## SOURCE PASSAGE
-- START --

Friday, January 9, 2015

Senate GOP: Higher Gas Taxes Are On The Table



That Didn't Take Long

  • The first words out of the mouths of Senate Republicans is to raise taxes.  Somehow "I told you so" just isn't enough.
  • Disclosure  -  For the first time ever, in 2014 I left blank every statewide office here in the People's Republic of California.  I refused to vote for any Republican. (Third party candidates were banned from the ballot.)  This Senate GOP gas tax proposal and the re-election of Speaker Boehner proved I made the correct choice.  The Big Government GOP does not represent me.


(Wall Street Journal)  -  Some leading Republican senators are signaling they might be willing to embrace a political anathema: raising the nation’s gasoline tax.
Senate Environment and Public Works Chairman James Inhofe (R., Okla.), who just took the reins of the panel, said he is open to considering raising the gas tax as a way to help pay for the dwindling Highway Trust Fund that keeps up the nation’s roads and other transportation infrastructure.
“Everything is on the table,” Mr. Inhofe said in a Wednesday briefing with reporters to preview his committee agenda. He said his top priority is passing a long-term transportation bill, whose spending runs out at the end of May.
With gasoline prices at lows not seen since 2009, some political observers and business executives say now is the ideal time to raise the 18.4 cent-a-gallon tax on gasoline and the 24.4 cent-a-gallon tax on diesel fuel, which haven’t increased since 1993. The taxes are the main source of revenue for the highway trust fund.
Mr. Inhofe didn’t say he supports raising the gas tax, and he refutes referring to it as such. “It’s not a tax,” Mr. Inhofe said. “It’s a user fee.”
He also said this period of cheap gas isn’t really a window of opportunity given it could close sooner than Congress is going to act. “You don’t know what’s going to happen to the price of gas,” Mr. Inhofe said.
His cautious statements resemble those made recently by other leading Republican senators, whose party assumed control of the Senate on Tuesday and strengthened its majority in the House.
“We’ll have to look at that. I’m looking at everything—every possible way of taking care of the highway bill,” said Senate Finance Chairman Orrin Hatch (R., Utah).

-- END --

## DATA LINES
-- START --

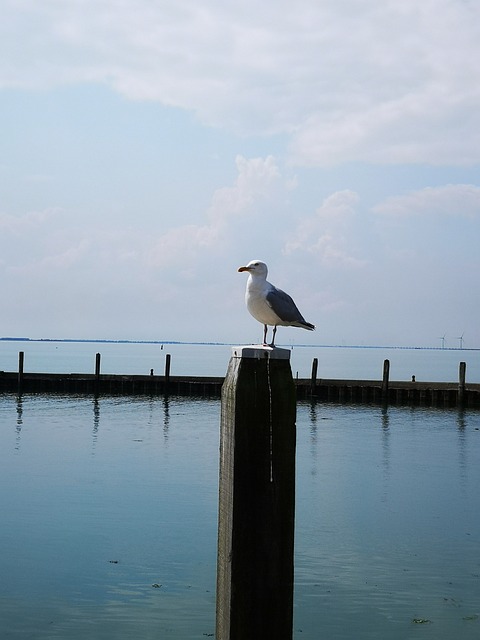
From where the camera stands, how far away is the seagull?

-- END --

## TO BE DONE
[1] Condense the paragraph of the gas tax passage that begins "With gasoline prices at lows" into a short bulleted list that keeps its main facts.
[2] Output the section of the gas tax passage starting at "With gasoline prices" and ending at "in the House.", word for word.
Answer from the gas tax passage alone, not from the listing.

## REPLIES
[1]
- Gasoline prices are at their lowest since 2009.
- Some political observers and business executives say this makes now the ideal time to raise federal fuel taxes.
- The tax is 18.4 cents a gallon on gasoline and 24.4 cents a gallon on diesel, and neither has gone up since 1993.
- These taxes are the main source of revenue for the highway trust fund.

[2]
With gasoline prices at lows not seen since 2009, some political observers and business executives say now is the ideal time to raise the 18.4 cent-a-gallon tax on gasoline and the 24.4 cent-a-gallon tax on diesel fuel, which haven’t increased since 1993. The taxes are the main source of revenue for the highway trust fund.
Mr. Inhofe didn’t say he supports raising the gas tax, and he refutes referring to it as such. “It’s not a tax,” Mr. Inhofe said. “It’s a user fee.”
He also said this period of cheap gas isn’t really a window of opportunity given it could close sooner than Congress is going to act. “You don’t know what’s going to happen to the price of gas,” Mr. Inhofe said.
His cautious statements resemble those made recently by other leading Republican senators, whose party assumed control of the Senate on Tuesday and strengthened its majority in the House.